Selected extract:
The teams are expected to develop sophisticated and user-friendly open-source software that captures the essential physics of relevant systems and can be used by the broader research community and by industry to accelerate the design of new functional materials.
“Given the importance of materials to virtually all technologies, computational materials science is a critical area in which the United States needs to be competitive in the twenty-first century and beyond through global leadership in innovation,” said Cherry Murray, director of DOE’s Office of Science, which is funding the research. “These projects will both harness DOE existing high-performance computing capabilities and help pave the way toward ever-more sophisticated software for future generations of machines.”
“ORNL researchers will partner with scientists from national labs and universities to develop software to accurately predict the properties of quantum materials with novel magnetism, optical properties and exotic quantum phases that make them well-suited to energy applications,” said Paul Kent of ORNL, director of the Center for Predictive Simulation of Functional Materials, which includes partners from Argonne, Lawrence Livermore, Oak Ridge and Sandia National Laboratories and North Carolina State University and the University of California–Berkeley. “Our simulations will rely on current petascale and future exascale capabilities at DOE supercomputing centers. To validate the predictions about material behavior, we’ll conduct experiments and use the facilities of the Advanced Photon Source, Spallation Neutron Source and the Nanoscale Science Research Centers.”

Dataset excerpts:
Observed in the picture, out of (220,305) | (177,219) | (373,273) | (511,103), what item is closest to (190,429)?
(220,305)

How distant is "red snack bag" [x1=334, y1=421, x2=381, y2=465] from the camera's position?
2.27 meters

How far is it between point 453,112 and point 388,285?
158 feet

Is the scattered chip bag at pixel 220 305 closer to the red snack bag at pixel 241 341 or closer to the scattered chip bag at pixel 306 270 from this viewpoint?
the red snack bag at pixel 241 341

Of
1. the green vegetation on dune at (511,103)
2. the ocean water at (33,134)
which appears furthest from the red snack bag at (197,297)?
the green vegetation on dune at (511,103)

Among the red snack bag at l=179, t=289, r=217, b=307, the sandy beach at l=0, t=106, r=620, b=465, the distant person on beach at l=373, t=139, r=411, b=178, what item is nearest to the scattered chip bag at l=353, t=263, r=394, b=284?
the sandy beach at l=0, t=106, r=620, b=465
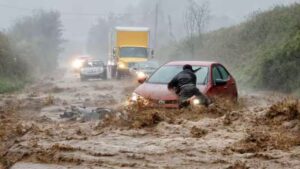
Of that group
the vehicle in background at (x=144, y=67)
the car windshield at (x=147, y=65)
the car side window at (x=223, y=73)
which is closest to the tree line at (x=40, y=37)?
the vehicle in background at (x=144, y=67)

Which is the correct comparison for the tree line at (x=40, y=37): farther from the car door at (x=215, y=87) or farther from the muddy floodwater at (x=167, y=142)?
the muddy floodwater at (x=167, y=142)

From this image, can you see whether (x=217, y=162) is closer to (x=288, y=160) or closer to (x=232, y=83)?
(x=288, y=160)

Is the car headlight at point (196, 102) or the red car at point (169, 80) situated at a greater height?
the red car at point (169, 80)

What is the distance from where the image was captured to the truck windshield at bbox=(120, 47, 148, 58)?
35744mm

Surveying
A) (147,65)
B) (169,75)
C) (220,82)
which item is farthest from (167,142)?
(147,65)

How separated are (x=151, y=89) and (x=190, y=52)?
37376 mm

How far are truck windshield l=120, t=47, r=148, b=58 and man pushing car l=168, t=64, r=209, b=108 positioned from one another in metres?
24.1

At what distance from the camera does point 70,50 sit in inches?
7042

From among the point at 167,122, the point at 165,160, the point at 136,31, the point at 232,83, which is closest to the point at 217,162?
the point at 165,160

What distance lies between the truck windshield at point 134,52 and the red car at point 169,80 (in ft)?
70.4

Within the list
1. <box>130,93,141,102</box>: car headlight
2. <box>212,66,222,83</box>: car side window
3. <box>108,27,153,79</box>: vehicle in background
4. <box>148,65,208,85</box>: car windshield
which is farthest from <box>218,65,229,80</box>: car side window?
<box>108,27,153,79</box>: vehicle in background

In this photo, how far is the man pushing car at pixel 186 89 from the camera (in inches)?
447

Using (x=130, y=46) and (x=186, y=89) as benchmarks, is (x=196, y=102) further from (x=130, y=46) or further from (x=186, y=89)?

---

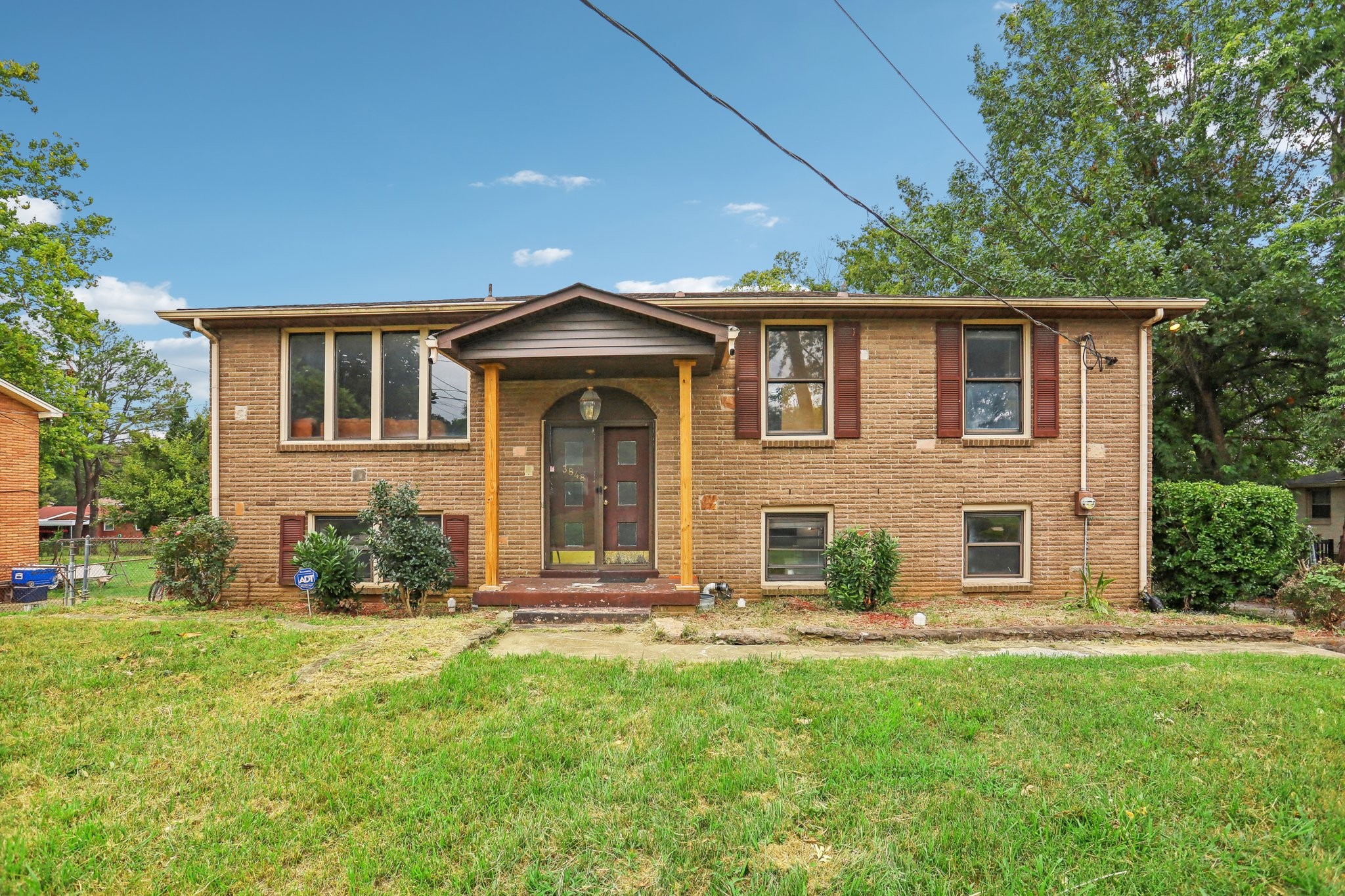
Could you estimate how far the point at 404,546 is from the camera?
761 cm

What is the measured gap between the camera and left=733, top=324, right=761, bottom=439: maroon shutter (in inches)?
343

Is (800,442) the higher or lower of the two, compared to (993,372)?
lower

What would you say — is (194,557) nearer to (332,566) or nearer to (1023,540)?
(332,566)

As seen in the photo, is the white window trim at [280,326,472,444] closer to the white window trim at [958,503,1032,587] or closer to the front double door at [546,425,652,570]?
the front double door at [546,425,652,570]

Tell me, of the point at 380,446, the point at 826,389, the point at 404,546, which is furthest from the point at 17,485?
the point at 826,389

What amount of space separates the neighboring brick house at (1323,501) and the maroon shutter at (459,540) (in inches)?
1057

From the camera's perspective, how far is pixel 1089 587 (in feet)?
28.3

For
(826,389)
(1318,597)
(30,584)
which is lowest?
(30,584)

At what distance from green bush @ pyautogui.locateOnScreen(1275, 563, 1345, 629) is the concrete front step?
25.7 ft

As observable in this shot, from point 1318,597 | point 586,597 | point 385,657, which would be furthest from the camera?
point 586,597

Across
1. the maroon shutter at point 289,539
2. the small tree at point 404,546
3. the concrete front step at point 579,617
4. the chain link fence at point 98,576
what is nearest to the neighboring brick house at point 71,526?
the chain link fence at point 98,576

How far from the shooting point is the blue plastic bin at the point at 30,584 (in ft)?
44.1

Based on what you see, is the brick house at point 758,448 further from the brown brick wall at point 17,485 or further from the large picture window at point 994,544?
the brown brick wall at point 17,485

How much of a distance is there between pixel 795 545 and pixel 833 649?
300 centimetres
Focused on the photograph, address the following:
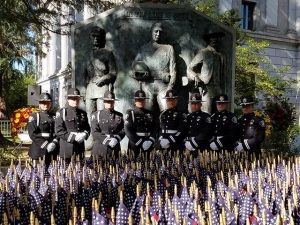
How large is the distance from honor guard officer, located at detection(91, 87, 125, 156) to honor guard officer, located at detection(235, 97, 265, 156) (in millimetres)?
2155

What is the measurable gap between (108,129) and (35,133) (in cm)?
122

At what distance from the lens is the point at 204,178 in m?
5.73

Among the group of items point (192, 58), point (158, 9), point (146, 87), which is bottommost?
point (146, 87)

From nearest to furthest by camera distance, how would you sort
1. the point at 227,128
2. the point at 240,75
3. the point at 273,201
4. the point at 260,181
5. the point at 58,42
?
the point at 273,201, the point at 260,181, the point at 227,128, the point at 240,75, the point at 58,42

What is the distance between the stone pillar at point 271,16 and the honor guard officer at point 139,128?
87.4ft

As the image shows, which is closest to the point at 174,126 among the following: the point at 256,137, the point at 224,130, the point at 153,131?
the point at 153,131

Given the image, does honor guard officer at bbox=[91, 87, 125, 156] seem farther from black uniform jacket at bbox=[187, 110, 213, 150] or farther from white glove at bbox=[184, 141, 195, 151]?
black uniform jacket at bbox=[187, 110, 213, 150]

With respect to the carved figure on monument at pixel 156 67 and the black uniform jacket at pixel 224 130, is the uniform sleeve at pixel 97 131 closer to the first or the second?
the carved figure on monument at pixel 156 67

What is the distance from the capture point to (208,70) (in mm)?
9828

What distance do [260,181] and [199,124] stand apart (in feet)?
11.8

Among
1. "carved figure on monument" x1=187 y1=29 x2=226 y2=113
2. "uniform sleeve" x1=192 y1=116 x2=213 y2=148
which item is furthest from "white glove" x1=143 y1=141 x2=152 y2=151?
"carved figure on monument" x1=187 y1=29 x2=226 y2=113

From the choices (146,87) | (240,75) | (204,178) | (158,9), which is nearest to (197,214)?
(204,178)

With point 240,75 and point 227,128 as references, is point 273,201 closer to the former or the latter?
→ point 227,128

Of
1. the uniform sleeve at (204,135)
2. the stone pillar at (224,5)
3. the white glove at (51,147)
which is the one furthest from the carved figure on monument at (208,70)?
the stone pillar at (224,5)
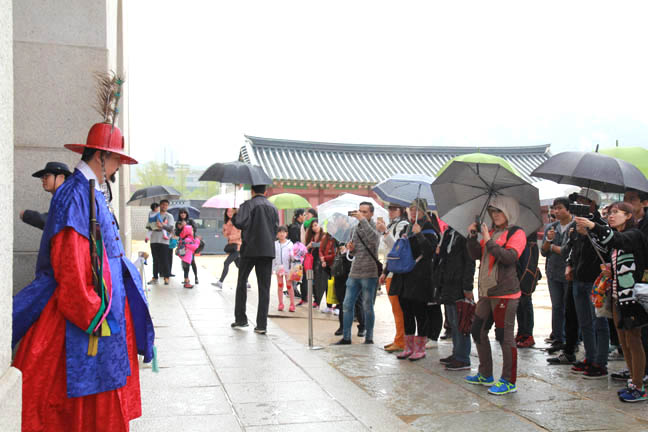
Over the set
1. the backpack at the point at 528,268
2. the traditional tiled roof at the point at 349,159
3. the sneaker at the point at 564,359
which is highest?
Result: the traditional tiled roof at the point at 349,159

--

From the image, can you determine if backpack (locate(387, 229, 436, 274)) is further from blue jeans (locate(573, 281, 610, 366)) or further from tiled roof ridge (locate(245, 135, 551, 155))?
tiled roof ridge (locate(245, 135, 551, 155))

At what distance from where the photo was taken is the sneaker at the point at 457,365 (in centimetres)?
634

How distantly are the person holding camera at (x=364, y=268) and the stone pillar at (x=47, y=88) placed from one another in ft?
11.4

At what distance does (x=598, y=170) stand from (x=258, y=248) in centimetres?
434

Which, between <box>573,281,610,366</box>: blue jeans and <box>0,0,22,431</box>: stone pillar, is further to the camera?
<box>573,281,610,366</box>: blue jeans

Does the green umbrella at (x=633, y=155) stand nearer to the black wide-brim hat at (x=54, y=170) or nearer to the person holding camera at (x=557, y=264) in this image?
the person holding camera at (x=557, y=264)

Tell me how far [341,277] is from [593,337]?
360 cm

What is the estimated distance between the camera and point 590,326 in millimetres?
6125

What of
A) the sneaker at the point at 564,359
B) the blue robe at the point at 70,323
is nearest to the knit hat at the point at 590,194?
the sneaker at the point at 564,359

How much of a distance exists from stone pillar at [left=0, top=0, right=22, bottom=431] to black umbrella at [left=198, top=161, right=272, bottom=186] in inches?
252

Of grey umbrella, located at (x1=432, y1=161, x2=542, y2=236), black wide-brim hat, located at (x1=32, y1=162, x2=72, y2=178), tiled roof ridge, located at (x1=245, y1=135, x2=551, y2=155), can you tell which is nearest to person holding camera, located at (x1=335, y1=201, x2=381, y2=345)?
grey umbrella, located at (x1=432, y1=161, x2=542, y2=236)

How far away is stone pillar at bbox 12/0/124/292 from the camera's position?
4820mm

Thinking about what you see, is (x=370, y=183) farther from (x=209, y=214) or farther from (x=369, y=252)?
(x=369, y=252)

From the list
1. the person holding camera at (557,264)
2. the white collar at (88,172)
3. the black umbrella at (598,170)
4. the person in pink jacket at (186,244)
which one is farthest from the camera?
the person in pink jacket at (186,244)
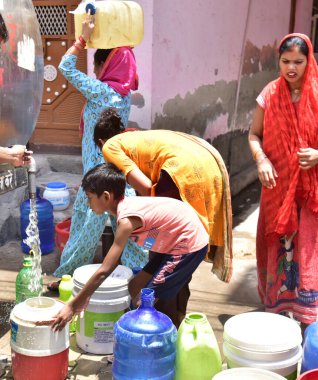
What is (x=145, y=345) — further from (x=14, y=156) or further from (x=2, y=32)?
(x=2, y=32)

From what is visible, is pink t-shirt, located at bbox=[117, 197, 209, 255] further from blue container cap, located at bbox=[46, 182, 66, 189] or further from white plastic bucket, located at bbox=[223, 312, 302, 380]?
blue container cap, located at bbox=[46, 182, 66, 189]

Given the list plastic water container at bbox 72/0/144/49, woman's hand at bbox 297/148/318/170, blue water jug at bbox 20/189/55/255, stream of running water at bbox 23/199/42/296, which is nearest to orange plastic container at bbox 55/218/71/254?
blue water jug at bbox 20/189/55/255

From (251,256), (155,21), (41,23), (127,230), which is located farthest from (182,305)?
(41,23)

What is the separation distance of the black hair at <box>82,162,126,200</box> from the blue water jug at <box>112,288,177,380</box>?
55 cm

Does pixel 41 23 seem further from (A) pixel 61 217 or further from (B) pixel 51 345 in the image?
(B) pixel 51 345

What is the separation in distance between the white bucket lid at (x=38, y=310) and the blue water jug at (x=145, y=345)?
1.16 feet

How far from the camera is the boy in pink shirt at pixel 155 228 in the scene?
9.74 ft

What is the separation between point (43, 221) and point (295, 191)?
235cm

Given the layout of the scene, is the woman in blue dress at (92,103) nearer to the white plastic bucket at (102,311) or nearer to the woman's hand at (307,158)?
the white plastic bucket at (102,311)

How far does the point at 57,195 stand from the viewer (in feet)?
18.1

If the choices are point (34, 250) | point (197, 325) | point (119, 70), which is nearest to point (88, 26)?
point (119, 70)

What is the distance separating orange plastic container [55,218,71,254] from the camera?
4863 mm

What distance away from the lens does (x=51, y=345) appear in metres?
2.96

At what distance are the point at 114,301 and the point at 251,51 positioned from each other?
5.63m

Challenge 1: Reproduce verbatim the part of the materials science passage that begins at the words "The teams are" and stops after "new functional materials.".
Challenge 2: Count the lines in the records that contain the string "brim", and reply with only the number.

Task response 1:
The teams are expected to develop sophisticated and user-friendly open-source software that captures the essential physics of relevant systems and can be used by the broader research community and by industry to accelerate the design of new functional materials.

Task response 2: 2